ENTRIES PROVIDED START
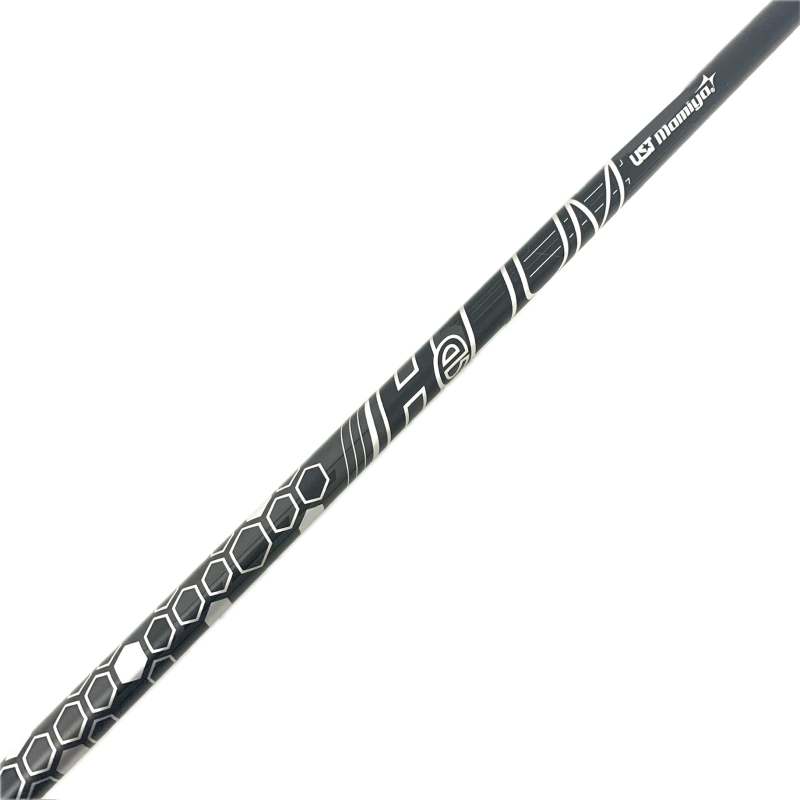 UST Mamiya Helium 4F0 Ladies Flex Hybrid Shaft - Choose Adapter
ENTRIES PROVIDED END
ENTRIES PROVIDED START
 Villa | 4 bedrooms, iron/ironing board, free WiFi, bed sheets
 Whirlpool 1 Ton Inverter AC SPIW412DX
ENTRIES PROVIDED END
(TASK PROMPT) One stretch of the lines above is wanted, from the line that contains "Villa | 4 bedrooms, iron/ironing" through the line that contains "Whirlpool 1 Ton Inverter AC SPIW412DX". Output it exactly.

(TASK RESULT)
 Villa | 4 bedrooms, iron/ironing board, free WiFi, bed sheets
 Whirlpool 1 Ton Inverter AC SPIW412DX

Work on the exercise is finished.